Jüchen: SPD diskutiert über die Große Koalition

Jüchen: SPD diskutiert über die Große Koalition

Kreisvorsitzender Daniel Rinkert war zur Veranstaltung mit rund 30 Genossen gekommen.

Große Koalition oder Minderheitsregierung - um diese Frage ging es jetzt bei den Sozialdemokraten, rund 30 Genossen waren zur Diskussionsveranstaltung ins Haus Caspers gekommen. Der Jüchener Ortsvereinsvorsitzende Joachim Drossert und Fraktionschef Holger Witting begrüßten unter den Anwesenden zwei der neun neuen Mitglieder, die seit Jahresbeginn ein SPD-Parteibuch erhalten haben.

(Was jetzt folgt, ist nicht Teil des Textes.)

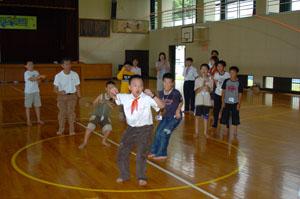 長縄で遊ぶ (東近江市内C小学校)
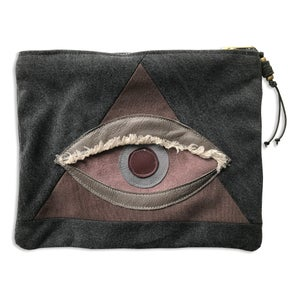 Image of ALL SEEING EYE POUCH - AMETHYST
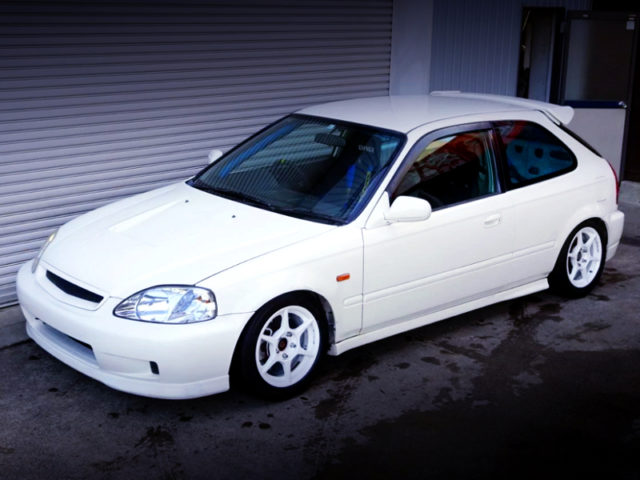 FRONT EXTERIOR OF EK9 CIVIC TYPE-R TO CHAMPIONSHIP WHITE.
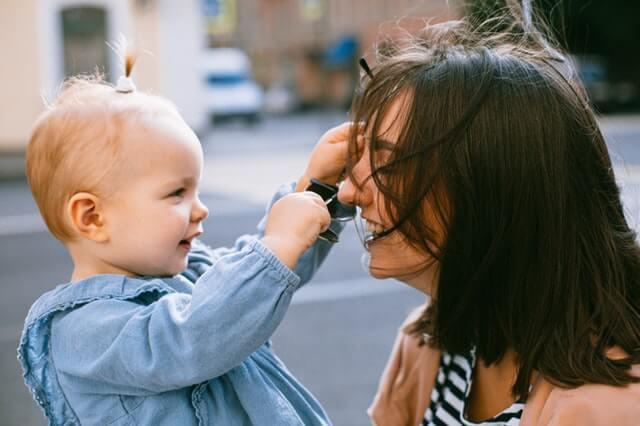 Meski Sudah Punya Anak, Ini Dia 5 Alasan Ibu Tetap Bekerja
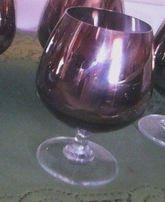 kieliszki na wino srebrny kolor od góry od dołu jasne szkło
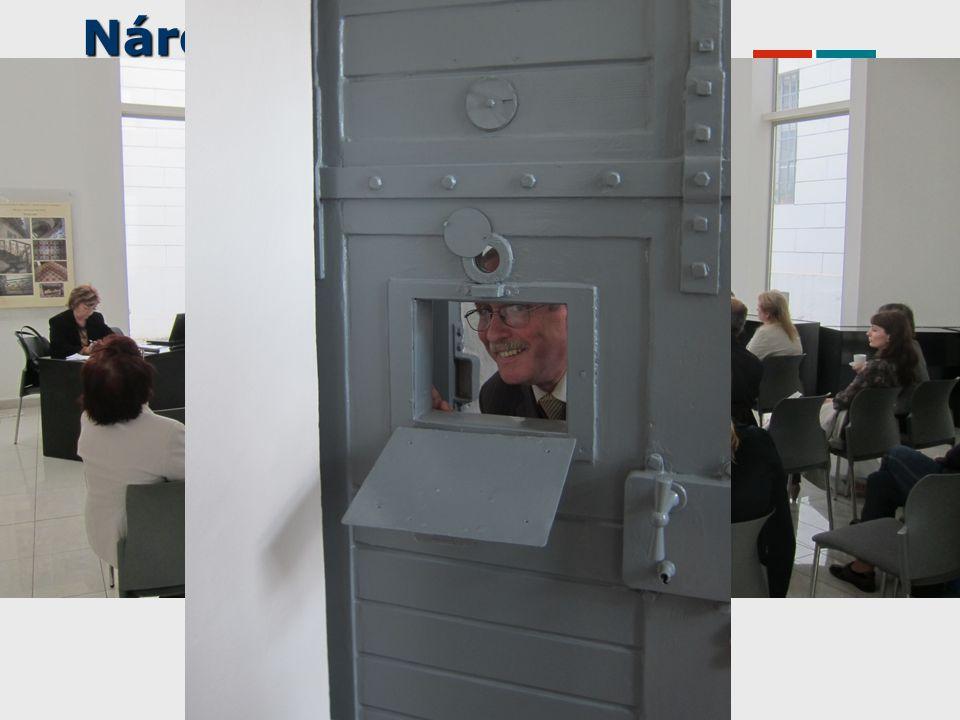 Něco ze služeb Pravidla půjčování přenosných čtecích zařízení elektronických knih http://www.nkp.cz/sluzby/dulezite-odkazy/knihovni-rad-a-dalsi- pravidla/kr-pril7 Půjčování čteček v NK ČR http://www.nkp.cz/sluzby/ctecky ebrary - vypůjčky e-knih do čtečky http://www.nkp.cz/katalogy-a-db/licencovane-db/prehled-lic- zdroju/ebrary-vypujcky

SPD-Kreisvorsitzender Daniel Rinkert stellte den Mitgliedern des Ortsvereins Jüchens die Ergebnisse der Koalitionsvereinbarung vor. Er verschwieg auch nicht die Punkte, die aus Sicht der SPD im Koalitionsvertrag fehlen. "Ähnlich wie in anderen Ortsvereinen deutschlandweit ist auch in Jüchen das Stimmungsbild gespalten", sagte Drossert und freute sich über die rege, emotional geführte Debatte.

  • Daniel Rinkert - SPD

Sein Stellvertreter Witting pflichtete ihm bei: "Eine eindeutige Tendenz lässt sich nicht erkennen. Man ist sich aber der großen Verantwortung, die nun in den Händen der Mitglieder liegt, bewusst." Nach den unglücklichen Personaldiskussionen auf Bundesebene sei es nun wichtig, dass die Partei zu einer inhaltlichen Diskussion zurückkehre, sagte Witting. Die SPD müsse sich unabhängig vom Ergebnis des Mitgliedervotums, das noch bis 2. März läuft, erneuern. Dies forderten viele Mitglieder bei der Diskussion. Dabei dürfe es nicht nur um neue Köpfe gehen, sondern es müsse auch ein neues Leitbild entwickelt werden.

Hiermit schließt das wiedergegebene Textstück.